Mar 31, 2022 - Sale 2599

Sale 2599 - Lot 235

Price Realized: $ 30,000
?Final Price Realized includes Buyer’s Premium added to Hammer Price
Estimate: $ 25,000 - $ 35,000
Harlem Elder Diva Speaks.

Mixed-media quilt assemblage, with hand embroidery, collage and appliqué, 2014. 1003x724 mm; 39 1/2x28 1/2 inches (43 1/2 inches in height with tassels). Signed "dindga", titled and dated in stitched purple thread, verso.

Provenance: acquired directly from the artist; private collection, New York.

Exhibited: i found god in myself: the 40th anniversary of Ntozake Shange's for colored girls, the African American Museum in Philadelphia, October 6, 2016 - January 8, 2017.

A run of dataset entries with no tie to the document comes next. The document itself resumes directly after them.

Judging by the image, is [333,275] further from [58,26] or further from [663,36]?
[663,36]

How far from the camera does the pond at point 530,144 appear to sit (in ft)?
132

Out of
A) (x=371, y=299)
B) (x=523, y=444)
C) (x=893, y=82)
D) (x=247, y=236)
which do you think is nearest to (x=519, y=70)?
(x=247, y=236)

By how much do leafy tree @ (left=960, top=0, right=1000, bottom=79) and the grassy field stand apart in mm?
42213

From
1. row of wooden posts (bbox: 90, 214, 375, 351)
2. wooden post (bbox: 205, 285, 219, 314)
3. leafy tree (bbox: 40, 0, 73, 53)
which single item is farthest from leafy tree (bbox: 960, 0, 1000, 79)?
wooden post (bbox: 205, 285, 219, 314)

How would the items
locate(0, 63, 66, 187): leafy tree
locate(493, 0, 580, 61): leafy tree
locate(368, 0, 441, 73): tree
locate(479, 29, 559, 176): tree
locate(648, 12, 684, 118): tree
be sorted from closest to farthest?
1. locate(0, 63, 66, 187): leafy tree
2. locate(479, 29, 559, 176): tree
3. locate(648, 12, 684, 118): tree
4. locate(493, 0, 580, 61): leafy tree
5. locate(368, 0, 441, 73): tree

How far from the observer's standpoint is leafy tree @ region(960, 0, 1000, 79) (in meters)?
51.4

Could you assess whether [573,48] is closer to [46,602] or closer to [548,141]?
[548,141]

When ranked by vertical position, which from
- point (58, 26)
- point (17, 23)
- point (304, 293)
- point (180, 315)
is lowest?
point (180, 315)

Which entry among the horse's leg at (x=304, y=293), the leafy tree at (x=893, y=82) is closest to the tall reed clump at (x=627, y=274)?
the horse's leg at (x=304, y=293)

Highlighting the strength and wisdom of a woman who has fully experienced the peaks and valleys of life, Dindga McCannon portrays a Harlemite sharing her wisdom with others. A consummate Renaissance woman, McCannon is a painter, printmaker, fashion and jewelry designer, quilter/textile artist, author and illustrator. Harlem Elder Diva Speaks captures her ability to adapt various media to create textile works that convey narratives that are not often told.

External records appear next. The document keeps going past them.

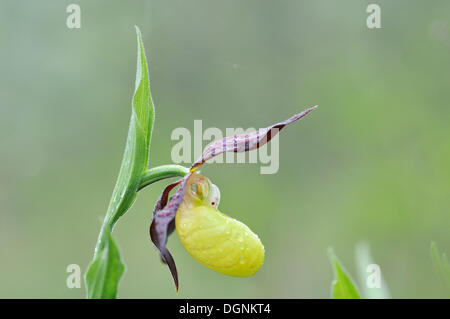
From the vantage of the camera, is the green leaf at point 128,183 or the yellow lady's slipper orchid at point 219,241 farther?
the yellow lady's slipper orchid at point 219,241

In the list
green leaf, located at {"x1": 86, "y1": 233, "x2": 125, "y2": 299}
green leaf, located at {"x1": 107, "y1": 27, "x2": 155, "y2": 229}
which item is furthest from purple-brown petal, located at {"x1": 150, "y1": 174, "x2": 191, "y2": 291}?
green leaf, located at {"x1": 86, "y1": 233, "x2": 125, "y2": 299}

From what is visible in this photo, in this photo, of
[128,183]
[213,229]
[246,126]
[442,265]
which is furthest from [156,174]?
[246,126]

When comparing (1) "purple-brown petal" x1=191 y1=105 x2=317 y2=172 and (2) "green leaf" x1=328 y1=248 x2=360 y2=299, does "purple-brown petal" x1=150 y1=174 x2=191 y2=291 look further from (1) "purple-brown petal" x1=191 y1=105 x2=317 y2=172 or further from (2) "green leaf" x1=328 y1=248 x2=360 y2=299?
(2) "green leaf" x1=328 y1=248 x2=360 y2=299

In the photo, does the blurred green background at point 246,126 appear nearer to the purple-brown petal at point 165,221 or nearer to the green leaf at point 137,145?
the purple-brown petal at point 165,221

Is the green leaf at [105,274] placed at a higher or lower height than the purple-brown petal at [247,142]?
lower

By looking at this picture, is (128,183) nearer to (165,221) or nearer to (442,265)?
(165,221)

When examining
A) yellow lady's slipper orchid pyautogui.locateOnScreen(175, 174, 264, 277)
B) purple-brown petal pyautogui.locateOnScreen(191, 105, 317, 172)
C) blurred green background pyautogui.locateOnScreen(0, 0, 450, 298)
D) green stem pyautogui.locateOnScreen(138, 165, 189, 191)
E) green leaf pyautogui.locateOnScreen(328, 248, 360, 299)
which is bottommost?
green leaf pyautogui.locateOnScreen(328, 248, 360, 299)

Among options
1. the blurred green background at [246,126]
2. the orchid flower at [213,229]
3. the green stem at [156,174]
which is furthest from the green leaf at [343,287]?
the blurred green background at [246,126]
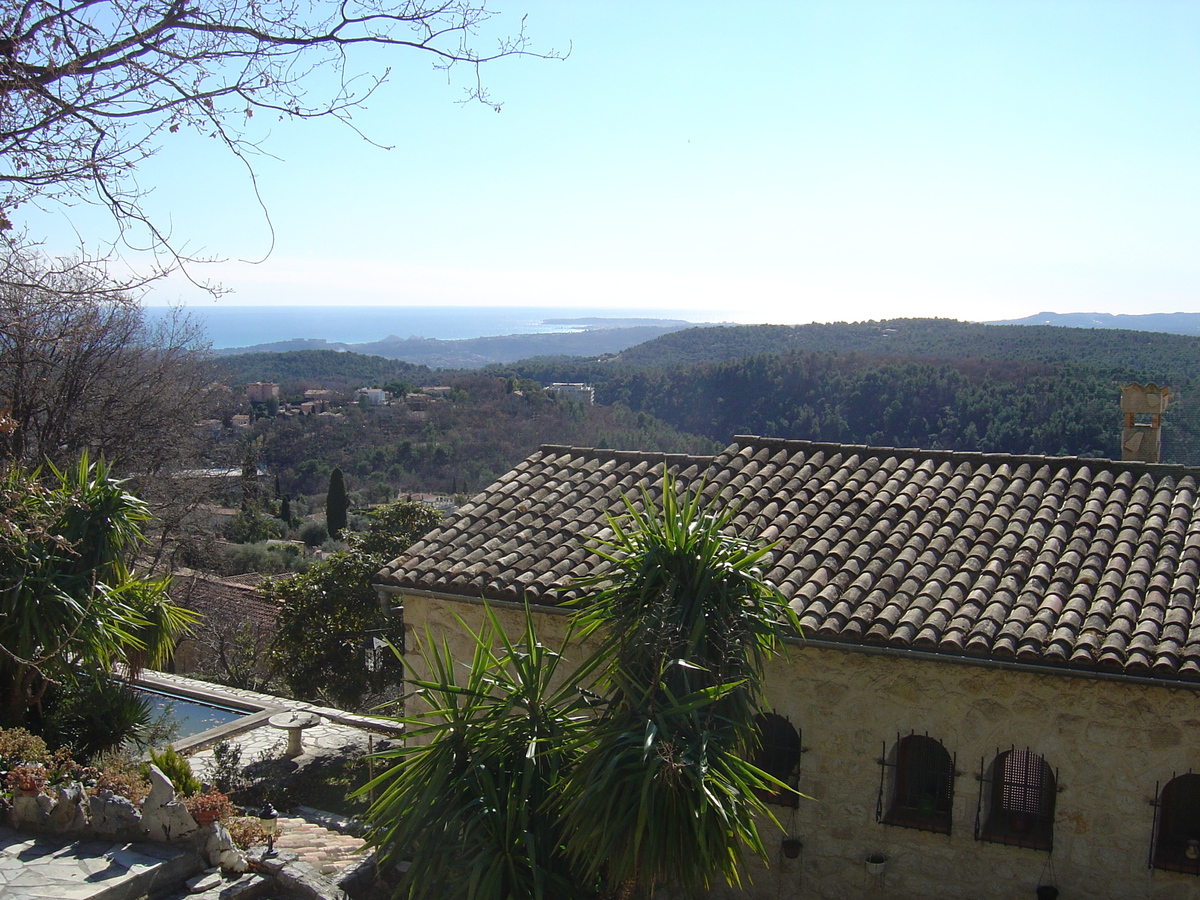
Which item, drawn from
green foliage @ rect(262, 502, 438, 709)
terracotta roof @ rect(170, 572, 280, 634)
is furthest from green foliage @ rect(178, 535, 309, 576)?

McCannon knew she wanted to be an artist from an early age, learning to sew from her mother and grandmother as a child. She chose not to attend college to study art - instead, she studied independently with artists Richard Mayhew, Al Hollingsworth and Charles Alston. McCannon became a member of the Weusi Artist Collective in the late 1960s, and was a founding member of "Where We At", Black Women Artists, Inc. (WWA), a collective of Black women artists affiliated with the Black Arts Movement. McCannon, Faith Ringgold and Kay Brown held the first WWA meeting in early 1971 in McCannon's Brooklyn home. McCannon also illustrated several books by Edgar White as well as wrote and illustrated two books of her own, Peaches and Wilhemina Jones, Future Star. Her artworks are in the collections of the Brooklyn Museum, Michigan State University, the Schomburg Center for Research in Black Culture and the Studio Museum in Harlem.